Aim of the task: Return every item below word for word, leaving out the pictures.

(Scene-based spatial items)
══════════════════════════════

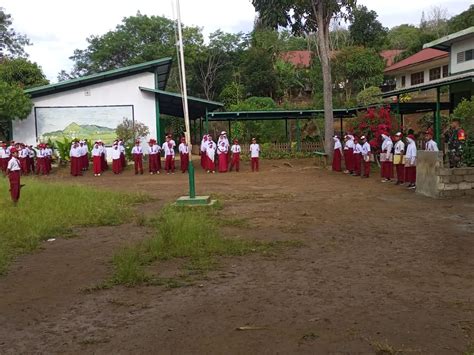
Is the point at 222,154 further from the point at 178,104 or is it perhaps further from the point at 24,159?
the point at 178,104

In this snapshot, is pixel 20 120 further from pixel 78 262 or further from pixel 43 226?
pixel 78 262

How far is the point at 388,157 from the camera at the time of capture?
1602 centimetres

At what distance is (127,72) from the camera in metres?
26.5

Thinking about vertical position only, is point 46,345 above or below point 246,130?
below

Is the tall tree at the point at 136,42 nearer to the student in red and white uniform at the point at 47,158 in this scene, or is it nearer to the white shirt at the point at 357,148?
the student in red and white uniform at the point at 47,158

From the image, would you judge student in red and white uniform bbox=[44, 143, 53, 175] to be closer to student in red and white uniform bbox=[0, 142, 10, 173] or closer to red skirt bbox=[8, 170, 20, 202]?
student in red and white uniform bbox=[0, 142, 10, 173]

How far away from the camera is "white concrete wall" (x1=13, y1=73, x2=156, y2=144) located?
86.5ft

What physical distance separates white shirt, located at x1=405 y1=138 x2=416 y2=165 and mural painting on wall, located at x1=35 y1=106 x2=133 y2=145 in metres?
16.2

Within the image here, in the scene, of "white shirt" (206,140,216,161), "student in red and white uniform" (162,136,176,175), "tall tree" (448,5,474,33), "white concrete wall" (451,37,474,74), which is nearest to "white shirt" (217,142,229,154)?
"white shirt" (206,140,216,161)

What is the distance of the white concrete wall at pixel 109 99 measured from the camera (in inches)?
1038

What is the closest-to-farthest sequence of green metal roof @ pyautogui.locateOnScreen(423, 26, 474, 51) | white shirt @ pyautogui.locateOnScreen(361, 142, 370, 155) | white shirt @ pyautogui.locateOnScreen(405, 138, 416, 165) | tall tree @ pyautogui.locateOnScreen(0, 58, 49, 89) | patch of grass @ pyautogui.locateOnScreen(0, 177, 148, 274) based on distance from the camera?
patch of grass @ pyautogui.locateOnScreen(0, 177, 148, 274)
white shirt @ pyautogui.locateOnScreen(405, 138, 416, 165)
white shirt @ pyautogui.locateOnScreen(361, 142, 370, 155)
green metal roof @ pyautogui.locateOnScreen(423, 26, 474, 51)
tall tree @ pyautogui.locateOnScreen(0, 58, 49, 89)

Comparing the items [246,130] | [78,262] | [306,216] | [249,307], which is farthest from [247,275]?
[246,130]

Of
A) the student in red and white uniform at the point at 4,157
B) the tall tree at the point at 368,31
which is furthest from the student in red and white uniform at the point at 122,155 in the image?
the tall tree at the point at 368,31

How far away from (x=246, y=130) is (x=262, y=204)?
21602 mm
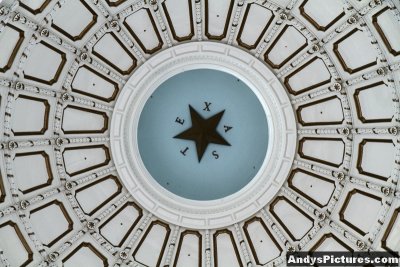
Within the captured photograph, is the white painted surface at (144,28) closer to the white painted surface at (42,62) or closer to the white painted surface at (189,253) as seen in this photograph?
the white painted surface at (42,62)

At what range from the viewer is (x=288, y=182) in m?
21.9

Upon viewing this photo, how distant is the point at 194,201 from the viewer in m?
22.7

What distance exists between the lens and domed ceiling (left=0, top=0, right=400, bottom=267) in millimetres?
19125

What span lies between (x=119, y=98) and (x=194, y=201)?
5719 millimetres

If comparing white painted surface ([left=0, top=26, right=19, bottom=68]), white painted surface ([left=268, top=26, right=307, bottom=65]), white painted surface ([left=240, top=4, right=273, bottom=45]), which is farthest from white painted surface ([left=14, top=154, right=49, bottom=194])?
white painted surface ([left=268, top=26, right=307, bottom=65])

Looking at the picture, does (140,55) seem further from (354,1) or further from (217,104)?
(354,1)

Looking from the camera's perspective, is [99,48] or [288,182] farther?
[288,182]

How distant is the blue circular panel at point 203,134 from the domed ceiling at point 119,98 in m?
1.63

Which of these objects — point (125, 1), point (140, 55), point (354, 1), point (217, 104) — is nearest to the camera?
point (354, 1)

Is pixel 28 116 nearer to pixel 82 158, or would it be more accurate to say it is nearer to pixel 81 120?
pixel 81 120

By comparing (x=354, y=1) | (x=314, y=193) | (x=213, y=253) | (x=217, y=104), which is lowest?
(x=213, y=253)

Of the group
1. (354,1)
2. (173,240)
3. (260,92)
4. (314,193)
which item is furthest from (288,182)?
(354,1)

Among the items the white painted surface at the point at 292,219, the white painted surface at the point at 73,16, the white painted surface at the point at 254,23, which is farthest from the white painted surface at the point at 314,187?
the white painted surface at the point at 73,16

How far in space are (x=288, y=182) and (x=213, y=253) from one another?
4.51m
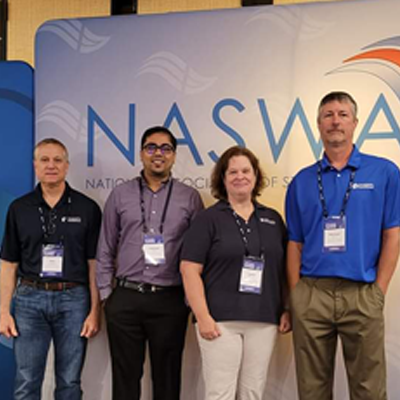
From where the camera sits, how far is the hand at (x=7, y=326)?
9.41ft

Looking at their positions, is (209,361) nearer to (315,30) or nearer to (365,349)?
(365,349)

══════════════════════════════

Output for this task:
Is the point at 222,154 further from the point at 178,104 or is it perhaps further from the point at 24,159?
the point at 178,104

In this snapshot, is pixel 20 120 further from pixel 78 262 or further from pixel 43 226?
pixel 78 262

How far is the point at 388,157 from the camera at the time of capture?
1602 centimetres

At what distance is (127,72) from the camera in metres?
26.5

Thinking about vertical position only, is point 46,345 above or below point 246,130?
below

Is the tall tree at the point at 136,42 nearer to the student in red and white uniform at the point at 47,158 in this scene, or is it nearer to the white shirt at the point at 357,148?
the student in red and white uniform at the point at 47,158

From the image, would you judge student in red and white uniform bbox=[44, 143, 53, 175] to be closer to student in red and white uniform bbox=[0, 142, 10, 173] or closer to red skirt bbox=[8, 170, 20, 202]?
student in red and white uniform bbox=[0, 142, 10, 173]

How far away from the camera is "white concrete wall" (x1=13, y1=73, x2=156, y2=144) located?
86.5ft

What physical distance separates white shirt, located at x1=405 y1=138 x2=416 y2=165 and mural painting on wall, located at x1=35 y1=106 x2=133 y2=145 in metres?
16.2

Within the image here, in the scene, of "white shirt" (206,140,216,161), "student in red and white uniform" (162,136,176,175), "tall tree" (448,5,474,33), "white concrete wall" (451,37,474,74), which is nearest to "white shirt" (217,142,229,154)?
"white shirt" (206,140,216,161)

What is the distance of the white concrete wall at pixel 109 99 measured from the camera (in inches)?
1038

What is the closest-to-farthest sequence of green metal roof @ pyautogui.locateOnScreen(423, 26, 474, 51) | white shirt @ pyautogui.locateOnScreen(361, 142, 370, 155) | white shirt @ pyautogui.locateOnScreen(405, 138, 416, 165) | tall tree @ pyautogui.locateOnScreen(0, 58, 49, 89) | patch of grass @ pyautogui.locateOnScreen(0, 177, 148, 274) based on distance from the camera?
patch of grass @ pyautogui.locateOnScreen(0, 177, 148, 274)
white shirt @ pyautogui.locateOnScreen(405, 138, 416, 165)
white shirt @ pyautogui.locateOnScreen(361, 142, 370, 155)
green metal roof @ pyautogui.locateOnScreen(423, 26, 474, 51)
tall tree @ pyautogui.locateOnScreen(0, 58, 49, 89)

Comparing the items [246,130] | [78,262] | [306,216] | [249,307], which is farthest from [247,275]?
[246,130]

Of
A) the student in red and white uniform at the point at 4,157
B) the tall tree at the point at 368,31
which is furthest from the student in red and white uniform at the point at 122,155 in the image?
the tall tree at the point at 368,31

How far away from (x=246, y=130) is (x=262, y=204)?
21602 mm
Within the captured photograph, is the white painted surface at (144,28) closer to the white painted surface at (42,62) or closer to the white painted surface at (189,253) as seen in this photograph?
the white painted surface at (42,62)

At what range from the viewer is (x=288, y=182) in m?
21.9

Upon viewing this photo, how distant is the point at 194,201 from the viewer in m?
22.7

What distance exists between the lens and domed ceiling (left=0, top=0, right=400, bottom=267) in millimetres?
19125

What span lies between (x=119, y=98) and (x=194, y=201)?
5719 millimetres

If comparing white painted surface ([left=0, top=26, right=19, bottom=68]), white painted surface ([left=268, top=26, right=307, bottom=65]), white painted surface ([left=240, top=4, right=273, bottom=45]), which is farthest from white painted surface ([left=14, top=154, right=49, bottom=194])?
white painted surface ([left=268, top=26, right=307, bottom=65])

Looking at the picture, does (140,55) seem further from (354,1) or further from (217,104)?
(354,1)

Looking from the camera's perspective, is [99,48] or [288,182] farther?
[288,182]

How distant is the blue circular panel at point 203,134 from the domed ceiling at point 119,98 in m?
1.63

Which of these objects — point (125, 1), point (140, 55), point (354, 1), point (217, 104) — is nearest to the camera?
point (354, 1)

Is pixel 28 116 nearer to pixel 82 158, or would it be more accurate to say it is nearer to pixel 81 120?
pixel 81 120

By comparing (x=354, y=1) | (x=314, y=193) | (x=213, y=253) | (x=217, y=104), which is lowest?
(x=213, y=253)

Of the group
1. (354,1)
2. (173,240)
3. (260,92)
4. (314,193)
which item is furthest from (288,182)?
(354,1)

Among the items the white painted surface at the point at 292,219, the white painted surface at the point at 73,16, the white painted surface at the point at 254,23, which is farthest from the white painted surface at the point at 314,187?
the white painted surface at the point at 73,16

How far in space are (x=288, y=182) and (x=213, y=253) from one another?
4.51m
From where the camera sits, how far is the hand at (x=7, y=326)?
9.41ft

Looking at their positions, is (209,361) nearer to (315,30) or nearer to (365,349)?
(365,349)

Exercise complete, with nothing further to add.